Die Karte gibt es also nur für gewerbeberechtigte Makler.
Malloth: Zur Führung der Karte sind zurzeit nur diejenigen berechtigt, die selbst die Gewerbeberechtigung haben oder bei einem gewerbeberechtigten Unternehmen beschäftigt sind und eine entsprechende Ausbildung vorweisen können. Wir können Qualität eben nur schaffen, wenn wir auch einen klaren Qualitätsmaßstab haben. Entweder jemand ist qualifiziert, das ist die eine Schiene, oder er arbeitet unter der Verantwortung eines Gewerbeberechtigten, der die profunde Basisausbildung hat.
Es fällt in diesem Zusammenhang immer der Ausdruck des Assistenzmaklers. Was kann man sich darunter vorstellen?

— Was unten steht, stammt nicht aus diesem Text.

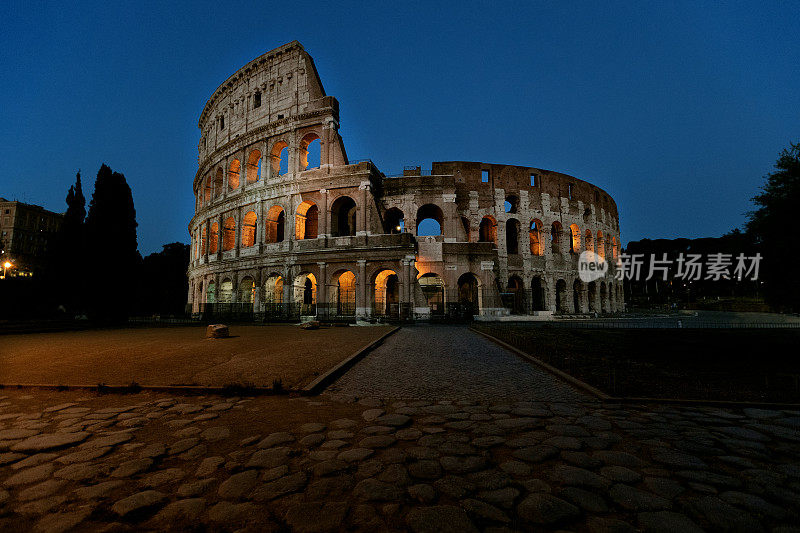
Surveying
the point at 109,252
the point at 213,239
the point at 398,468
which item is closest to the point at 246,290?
the point at 213,239

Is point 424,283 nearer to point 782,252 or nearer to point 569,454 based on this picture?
point 782,252

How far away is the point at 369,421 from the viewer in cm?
339

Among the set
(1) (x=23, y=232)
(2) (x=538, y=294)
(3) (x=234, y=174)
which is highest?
(1) (x=23, y=232)

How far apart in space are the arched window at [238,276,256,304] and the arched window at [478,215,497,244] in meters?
18.5

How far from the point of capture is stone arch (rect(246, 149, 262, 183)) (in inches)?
1070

Malloth: Dabei geht es vorerst um eine Idee oder Vision, die wir umsetzen wollen und werden. Ich vergleiche das immer mit dem Konzipienten bei einem Anwalt oder dem Substitut bei einem Notar. Konzipient und Substitut haben zwar bereits eine entsprechende Ausbildung, aber sie brauchen noch Praxisjahre, bevor sie sich selbstständig machen können.
Rechtsanwalt, Notar, Makler. Damit geben Sie dem Berufsbild einen sehr hohen Stellenwert.
Malloth: Das ist das Bild, zu dem ich will. Ob das vielleicht einmal darin mündet, dass die Ausbildung des Immobilientreuhänders überhaupt auf einem anderen Niveau stattfindet, will ich nicht ausschließen. Ich sehe ja, wie viele sensationelle Leute aus den Fachhochschulen kommen, und da denke ich, dass der Berufszugang auf einem sehr hohen Niveau stattfinden soll. Zum Beispiel auch mit einem Universitätsabschluss.
Worin sehen Sie die wesentlichen gesellschaftlichen Veränderungen in den nächsten Jahren?
Malloth: Die Kernworte der nächsten Monate und Jahre werden Radikalisierung, Individualisierung und Emotionalisierung sein. Vor allem in der Emotionalisierung sind– aus meiner Sicht– mit den Schlagwörtern Sicherheit, Geborgenheit und Transparenz Kernstrategien bezeichnet.